Ms. Schuh Cortes said Democratic campaigns and organizations would also use the exchange to conserve their resources.

“If you were going to send the 900th text message to somebody, you probably don’t have to send that 900th text message,” she said. “The other 899 probably did the job.”

The exchange has gone live in 13 states — 11 presidential battlegrounds, plus Colorado and Missouri — and expects to be online in 10 more states, which include many of those with competitive Senate races, by the end of this week.

It works like a cooperative. State parties and the outside groups involved have each paid a membership fee, but to receive more data from the exchange, they must first input their own information about voters.

While the system is built for advancing Democrats in general elections, it may be useful — and create tensions — in future primary contests. Many of the Democratic organizations involved in the exchange are major players in Democratic primaries for House and Senate seats, and most Democratic state parties take vows of neutrality in intraparty contests.

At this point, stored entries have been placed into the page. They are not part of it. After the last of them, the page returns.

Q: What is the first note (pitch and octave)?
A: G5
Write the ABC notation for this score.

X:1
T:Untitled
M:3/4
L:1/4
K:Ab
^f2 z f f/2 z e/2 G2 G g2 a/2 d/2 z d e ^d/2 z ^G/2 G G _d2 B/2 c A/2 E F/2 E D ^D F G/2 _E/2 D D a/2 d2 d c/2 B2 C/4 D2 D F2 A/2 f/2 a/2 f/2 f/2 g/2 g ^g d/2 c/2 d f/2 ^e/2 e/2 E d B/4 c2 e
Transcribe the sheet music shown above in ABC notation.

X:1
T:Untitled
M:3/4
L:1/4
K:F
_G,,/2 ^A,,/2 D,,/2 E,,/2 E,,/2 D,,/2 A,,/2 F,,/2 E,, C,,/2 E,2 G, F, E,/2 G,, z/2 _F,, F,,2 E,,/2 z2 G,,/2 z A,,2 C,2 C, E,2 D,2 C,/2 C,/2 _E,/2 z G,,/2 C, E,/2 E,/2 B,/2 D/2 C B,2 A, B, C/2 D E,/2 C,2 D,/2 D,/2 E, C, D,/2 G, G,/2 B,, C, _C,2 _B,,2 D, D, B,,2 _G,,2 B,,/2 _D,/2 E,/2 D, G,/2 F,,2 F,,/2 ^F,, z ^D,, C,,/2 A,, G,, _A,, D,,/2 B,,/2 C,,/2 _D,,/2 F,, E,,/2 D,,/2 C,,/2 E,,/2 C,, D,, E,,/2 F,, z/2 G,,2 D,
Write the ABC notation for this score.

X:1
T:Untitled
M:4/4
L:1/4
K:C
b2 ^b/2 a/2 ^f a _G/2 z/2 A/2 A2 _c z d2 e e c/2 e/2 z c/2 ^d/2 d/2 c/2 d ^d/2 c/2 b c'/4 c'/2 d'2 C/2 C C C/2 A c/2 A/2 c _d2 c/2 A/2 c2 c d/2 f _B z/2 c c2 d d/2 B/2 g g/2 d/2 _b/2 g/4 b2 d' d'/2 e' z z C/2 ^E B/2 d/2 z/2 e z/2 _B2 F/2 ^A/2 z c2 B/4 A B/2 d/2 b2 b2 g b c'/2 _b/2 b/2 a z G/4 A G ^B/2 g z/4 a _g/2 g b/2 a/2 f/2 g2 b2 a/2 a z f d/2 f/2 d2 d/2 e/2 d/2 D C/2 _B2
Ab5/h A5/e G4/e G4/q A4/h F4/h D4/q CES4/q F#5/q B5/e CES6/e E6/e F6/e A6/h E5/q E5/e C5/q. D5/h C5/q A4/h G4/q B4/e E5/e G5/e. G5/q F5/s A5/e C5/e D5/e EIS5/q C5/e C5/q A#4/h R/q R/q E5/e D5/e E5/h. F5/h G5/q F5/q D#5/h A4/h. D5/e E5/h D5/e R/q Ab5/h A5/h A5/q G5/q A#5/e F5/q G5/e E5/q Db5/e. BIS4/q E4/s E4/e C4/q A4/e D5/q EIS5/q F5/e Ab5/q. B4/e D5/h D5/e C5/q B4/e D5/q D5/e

Democratic officials said that each organization that added its data into the exchange would be allowed to determine whether its specific information could be used in both primaries and general elections or be limited only to general elections.

Democrats already have evidence of how crucial the data can be. When party officials did a test run of their system last year for the Kentucky governor’s race, three weeks before the election, the data exchange produced a list of 14,483 voters who supported Andy Beshear, the Democratic candidate, that the Kentucky Democratic Party did not already have in its own voter database.

The party went on to contact them all, said Mary Nishimuta, the executive director of the Kentucky Democrats, and 9,587 of them voted. Mr. Beshear won the election by 5,086 votes.

That sort of information had been available to Republicans but not to Mrs. Clinton in 2016. Adhering to Federal Election Commission rules barring coordination between candidates and independent expenditure groups, Mrs. Clinton’s top aides were unaware of what supportive organizations were doing on her behalf and were unable to calibrate their decisions and strategy based on what others had learned about voters.

“I remember in 2016 going to a post-mortem meeting with a bunch of allied groups and them listing off everything they were doing, and I didn’t know any of it,” Robby Mook, Mrs. Clinton’s campaign manager, said in an interview last week.

The Biden campaign and its top allies will use the exchange not just to find information about specific voters but to determine what types of voters other supportive groups are targeting — information that can guide decisions on how to avoid duplication of outreach efforts.

“You had independent groups and the Clinton campaign doing voter registration, often in same location at the same time,” said Guy Cecil, the chairman of Priorities USA, the largest Democratic super PAC. “We had people knocking on the same doors and making phone calls to the same households.”